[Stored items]
==================================================

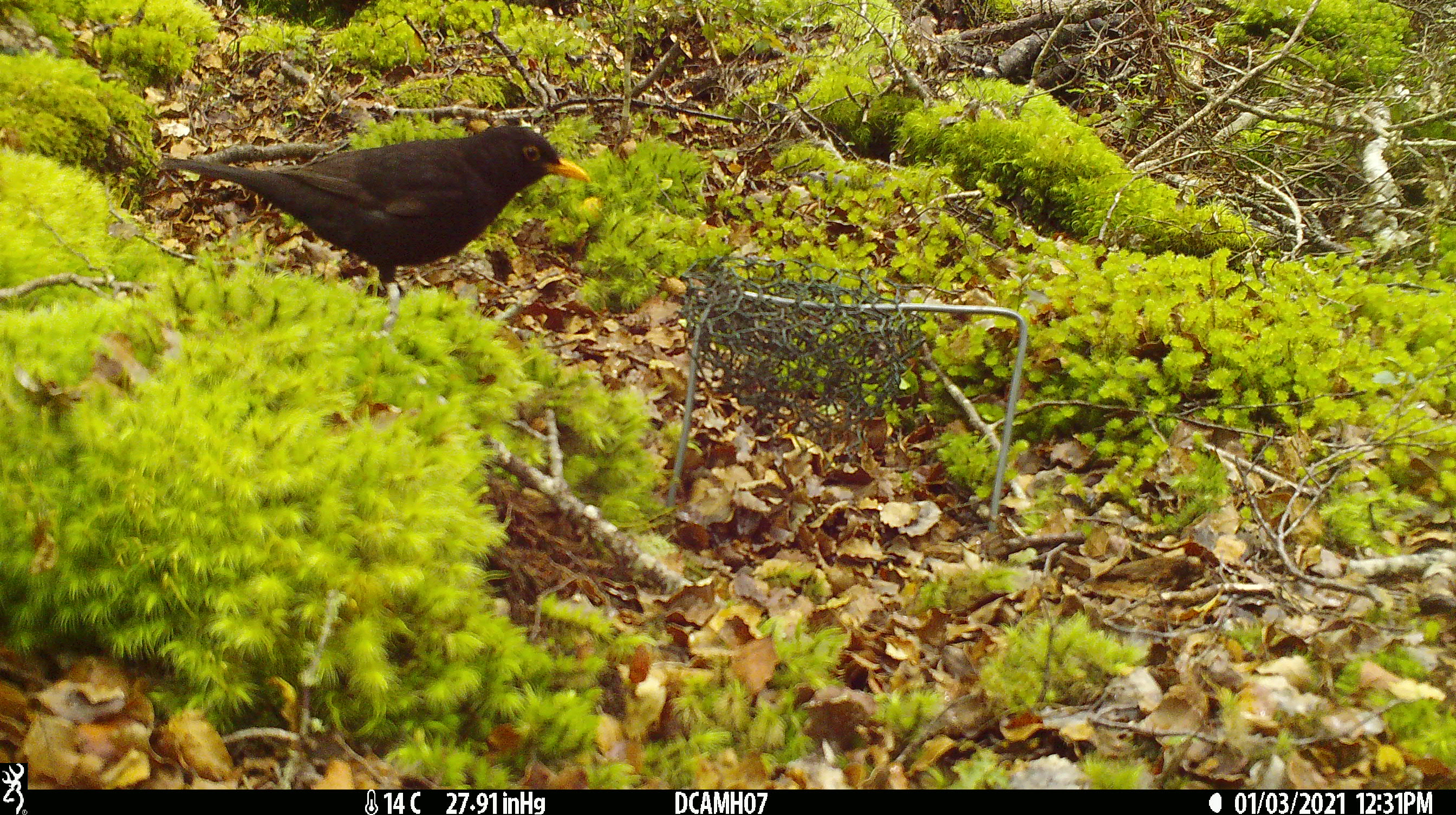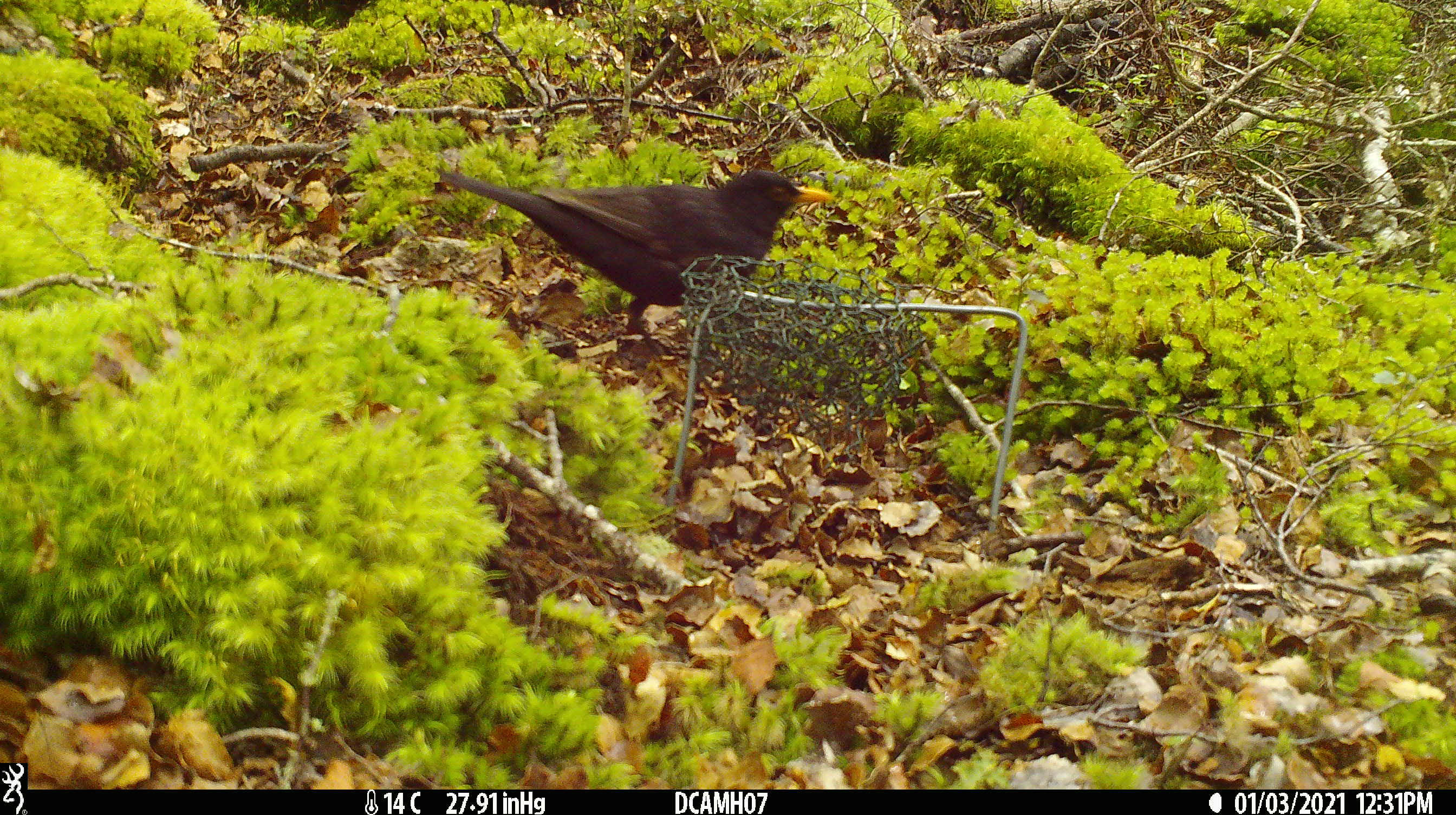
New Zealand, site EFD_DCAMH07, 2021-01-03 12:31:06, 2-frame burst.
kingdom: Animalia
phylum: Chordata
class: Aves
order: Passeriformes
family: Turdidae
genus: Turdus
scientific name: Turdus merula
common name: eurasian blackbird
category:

==================================================

▸ **Your assignment**
Exactly and exclusively, repeat the lines from the line that contains "family: Turdidae" through the end of the records, both ends included.

▸ **Expected answer**
family: Turdidae
genus: Turdus
scientific name: Turdus merula
common name: eurasian blackbird
category:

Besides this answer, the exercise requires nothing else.